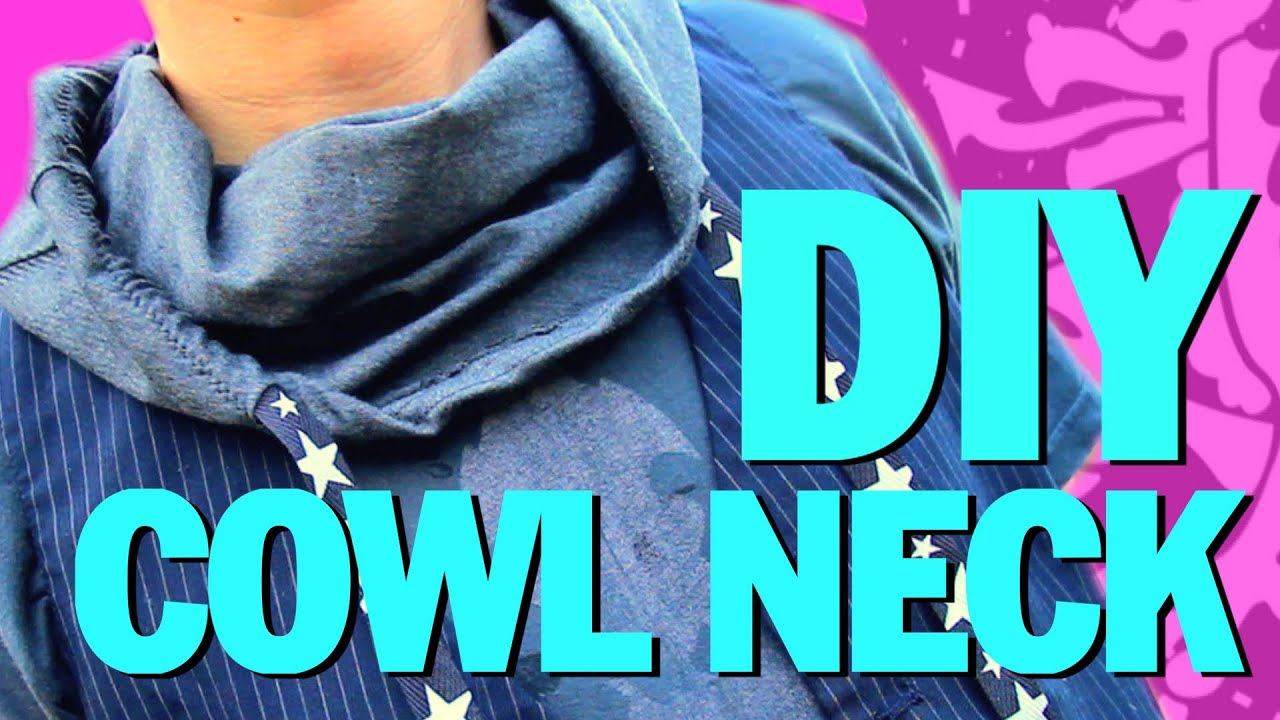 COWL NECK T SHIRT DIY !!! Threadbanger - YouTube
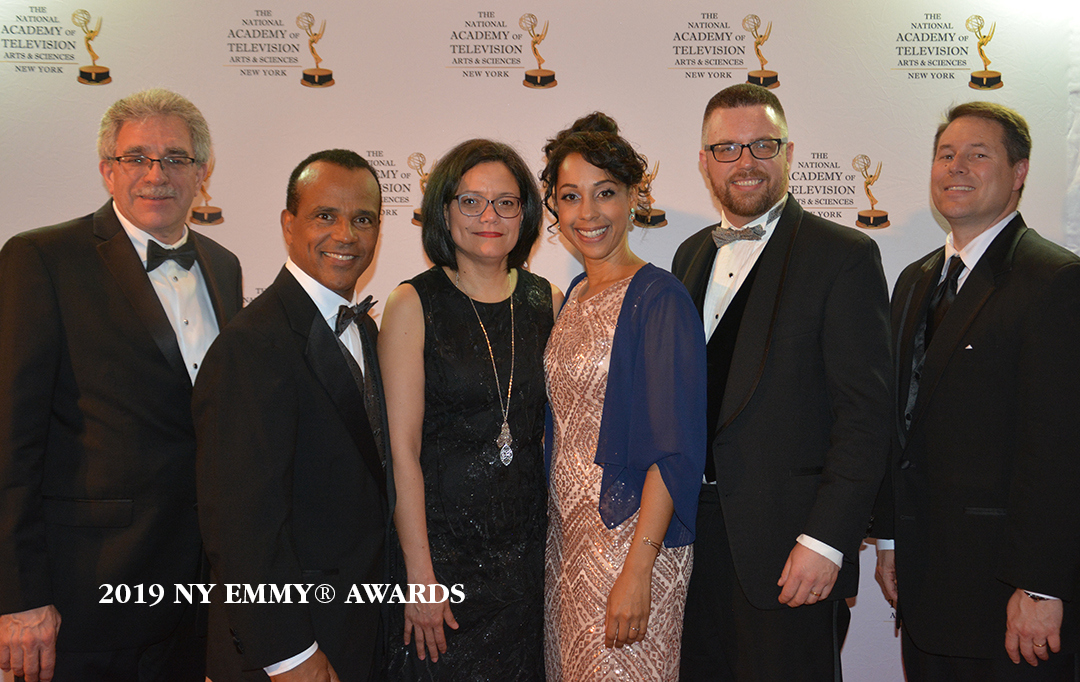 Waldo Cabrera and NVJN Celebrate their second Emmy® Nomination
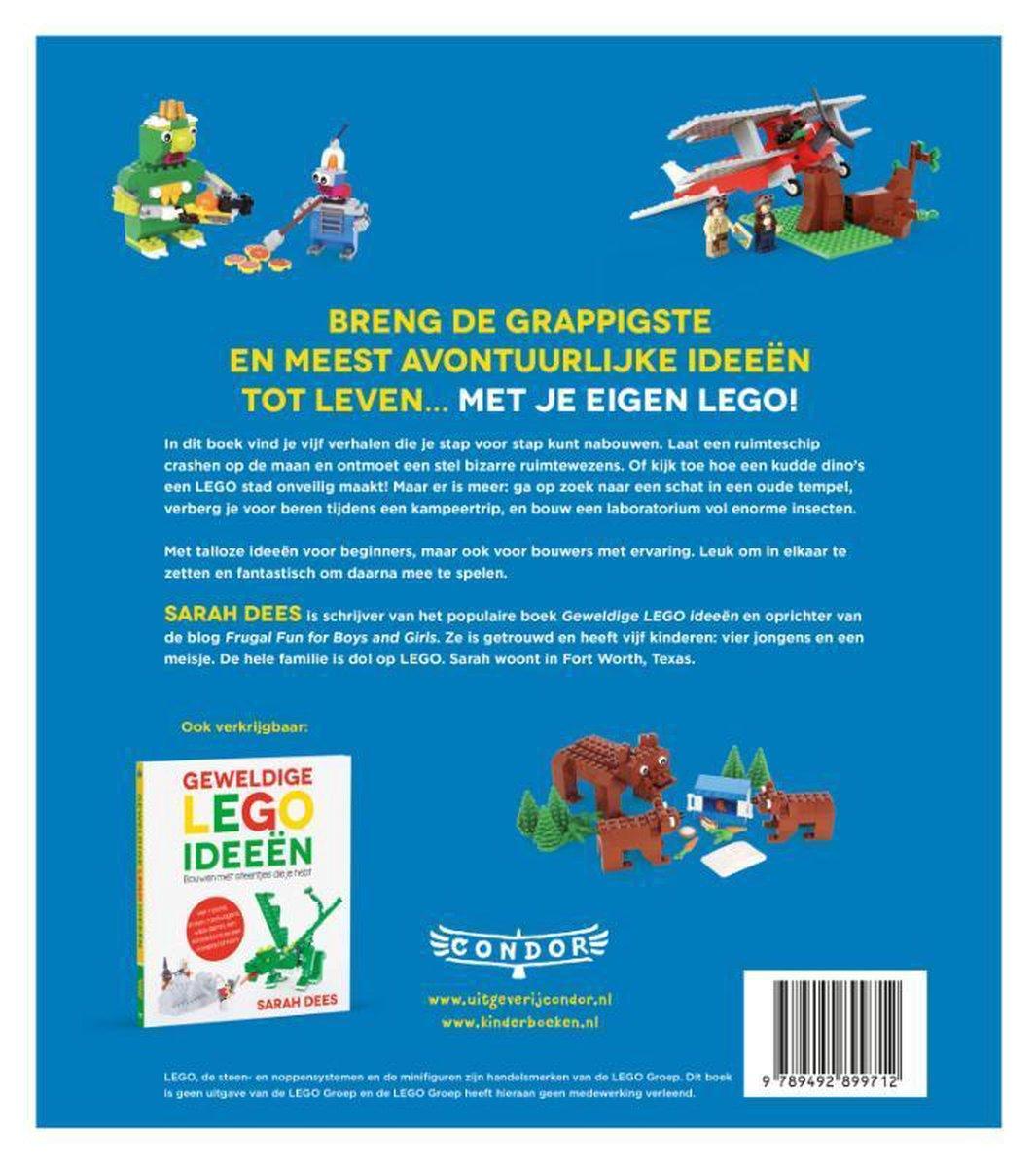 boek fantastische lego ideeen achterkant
※ ※ ※
Exercise goal: The expected answer is the whole listing above, copied exactly, with images excluded.

Exercise output:
 COWL NECK T SHIRT DIY !!! Threadbanger - YouTube
 Waldo Cabrera and NVJN Celebrate their second Emmy® Nomination
 boek fantastische lego ideeen achterkant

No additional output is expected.